Однако Лаврушка уходить не спешил и, переминаясь с ноги на ногу, просительно посматривал на княжича.
– Ну, чего еще хочешь?– приветливо спросил Василий.
– Дозволь, пресветлый кияжич, послужить тебе! Повели взять меня в твою дружину. Живота не жалеючи буду за тебя биться с кем укажешь. Конь у меня есть теперь ладный, с седлом и со всею справой.
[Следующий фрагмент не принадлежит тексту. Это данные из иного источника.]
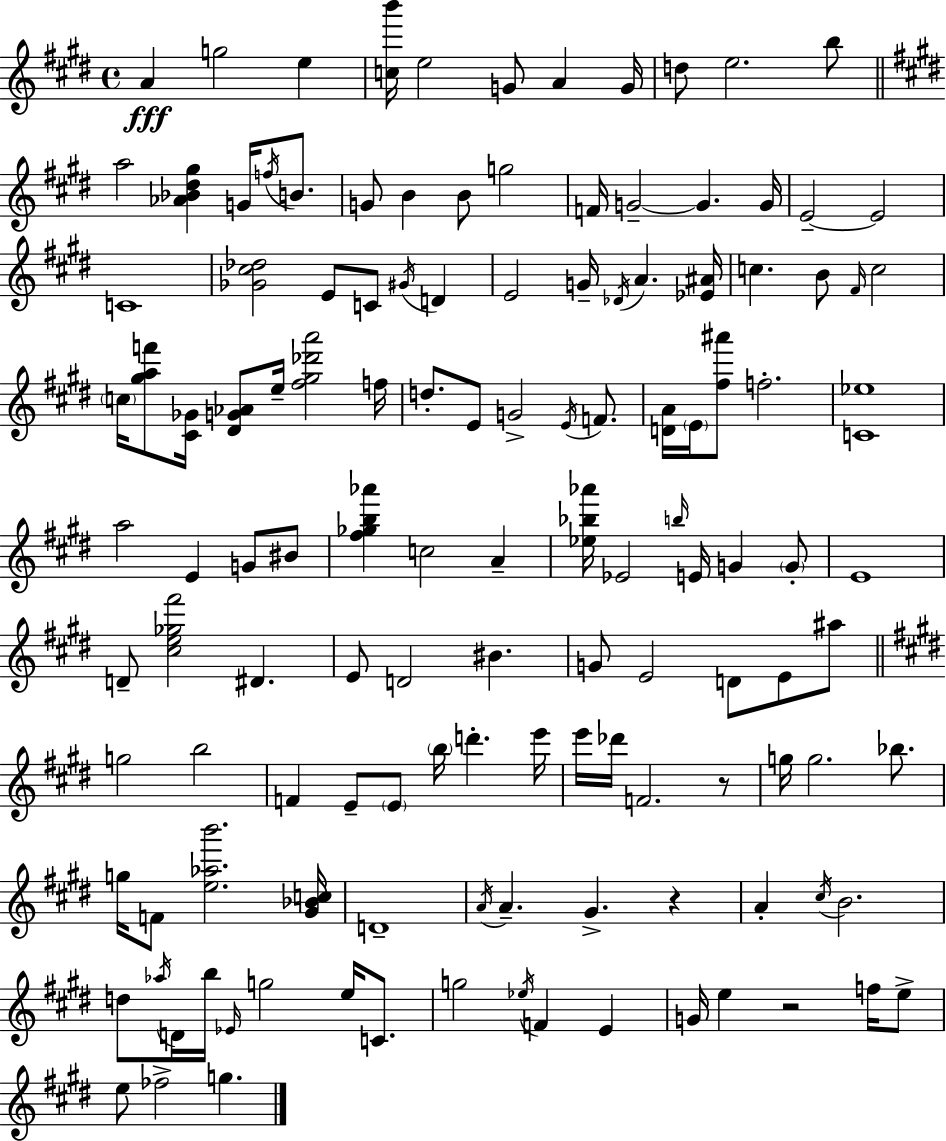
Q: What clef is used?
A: treble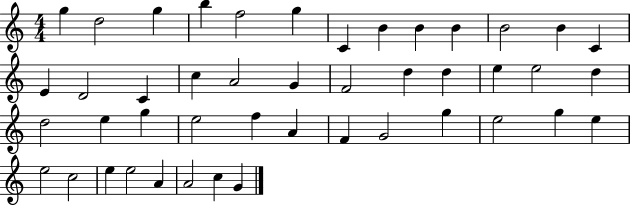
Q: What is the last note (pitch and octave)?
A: G4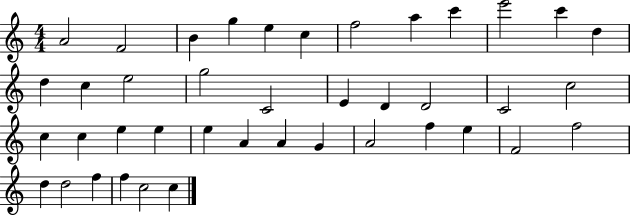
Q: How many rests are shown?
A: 0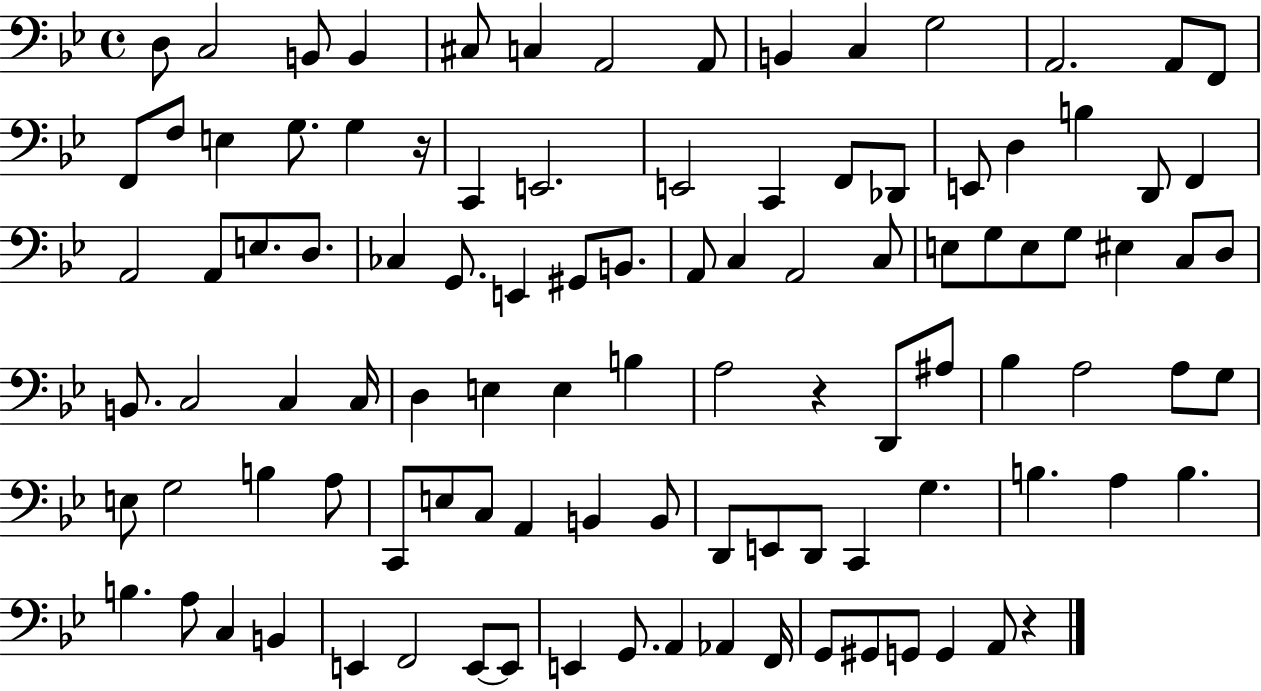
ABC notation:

X:1
T:Untitled
M:4/4
L:1/4
K:Bb
D,/2 C,2 B,,/2 B,, ^C,/2 C, A,,2 A,,/2 B,, C, G,2 A,,2 A,,/2 F,,/2 F,,/2 F,/2 E, G,/2 G, z/4 C,, E,,2 E,,2 C,, F,,/2 _D,,/2 E,,/2 D, B, D,,/2 F,, A,,2 A,,/2 E,/2 D,/2 _C, G,,/2 E,, ^G,,/2 B,,/2 A,,/2 C, A,,2 C,/2 E,/2 G,/2 E,/2 G,/2 ^E, C,/2 D,/2 B,,/2 C,2 C, C,/4 D, E, E, B, A,2 z D,,/2 ^A,/2 _B, A,2 A,/2 G,/2 E,/2 G,2 B, A,/2 C,,/2 E,/2 C,/2 A,, B,, B,,/2 D,,/2 E,,/2 D,,/2 C,, G, B, A, B, B, A,/2 C, B,, E,, F,,2 E,,/2 E,,/2 E,, G,,/2 A,, _A,, F,,/4 G,,/2 ^G,,/2 G,,/2 G,, A,,/2 z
– А семья твоя что скажет? Аль у вас и без тебя работников достает?
*В о й – воин, ратник.
– Никого у меня нету, княжич, с малых годов сирота я, у чужих людей возрос.
– Ладно,– с минуту подумав и оценивая парня взглядом Василий.– Коли так, оставайся, мне ратные люди нужны. Токмо не мысли, что будешь ты биться за меня либо князя, родителя моего. Нам того не надобно, а вот рубежи свои мы блюдем крепко и будем биться за то, чтобы люди на землях наших могли спокойно пахать и косить и чтобы не угонял в неволю ни злой сосед, ни поганый татарин. Ну, ступай теперь с Богом!
– Спаси тя Христос, за милость твою, пресветлый княжич! А уж я послужу тебе верно,– кланяясь в землю, промолвил просиявший Лаврушка и, неловко повернувшись, направился к двери.
– Погоди, – остановил его Василий, – Сумеешь ты ночью вывести нас через лес, прямыми тропами, на след Голофеевой шайки?
– Вестимо, сумею, княжич! Они с полоном да с награбленным добром за один день на брянскую сторону нипочем не уйдут. Заночуют в лесу, и завтре мы их, как Бог свят, настигнем!